One of the coolest actors in the film industry must surely be Joseph Gordon-Levitt. Not only is he one of the most moldable actors in Hollywood, but he’s also a generally nice guy. Levitt’s directorial debut, Don Jon’s Addiction – currently being promoted at the Sundance Film Festival – features him playing a porn addict, dating a woman (Scarlett Johansson) who is addicted to romantic comedies.
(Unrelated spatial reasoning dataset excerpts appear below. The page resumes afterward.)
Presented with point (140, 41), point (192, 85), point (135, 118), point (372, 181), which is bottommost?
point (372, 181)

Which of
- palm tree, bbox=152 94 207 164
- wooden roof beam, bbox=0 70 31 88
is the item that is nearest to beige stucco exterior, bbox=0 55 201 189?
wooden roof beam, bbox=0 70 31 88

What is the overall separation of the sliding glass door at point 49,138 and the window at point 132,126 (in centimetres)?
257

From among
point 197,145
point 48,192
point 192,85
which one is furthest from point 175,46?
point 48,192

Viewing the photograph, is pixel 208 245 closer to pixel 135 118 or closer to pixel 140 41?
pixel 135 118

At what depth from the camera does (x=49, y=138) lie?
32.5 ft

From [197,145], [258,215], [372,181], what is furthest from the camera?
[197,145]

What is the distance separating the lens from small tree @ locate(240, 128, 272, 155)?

Now before you drum up clichés and quirky one liners in your mind, Don Jon’s Addiction is, according to those in the know, a really, really cool flick.  Sexuality sells, but sexuality really sells when romance and awkward set pieces are used to create an era-defining sexomedy – read American Pie.

According to Levitt, who spoke to Jezebel, “I wanted to make a movie about love and what I’ve noticed is what often gets in the way of love is how people objectify each other; they put expectations on each other and they’ve learned these expectations from various places, whether it’s their parents, friends, church, or different forms of media.” He adds, “So I thought making a love story about a guy who watches too much porn and a girl who watches too many romantic movies would be really funny and get at this theme.

Another actress who stars in Don Jon’s Addiction, Julianne Moore, also opened up to Jezebel about how romantic comedies and pop culture set-pieces create a fantastical paradox that skews our view of reality. “They’re fantasies being fed to people that are fueling an unrealistic expectation of how they should be. There’s the princess fantasy,” she says. “I understand role-play with kids, and both of my children are interested in superheroes and princesses, but the way we’ve saturated our culture with these ideas is that a little girl thinks that’s how it’s supposed to be, but it’s unattainable, and yet that’s a fantasy that persists. So, you have romantic comedies, pornography, media images that are unrealistic and they’re all preventing people from being themselves.

Whilst we agree with Moore and Levitt’s understanding of l’amour, we tend to be romantic optimists at heart. (We even have a motivational belief that Kim Kardashian and Kanye West love one another) Don Jon’s Addiction creates a surreptitious hybrid of what we came to love when love first appeared on our screens in the form of modern-day rom-coms and symbolic sitcoms. (Love is everything, and without love, there is nothing)

Excuse the maudlin sentimentality.

Don Jon’s Addiction should be a winner, don’t you think?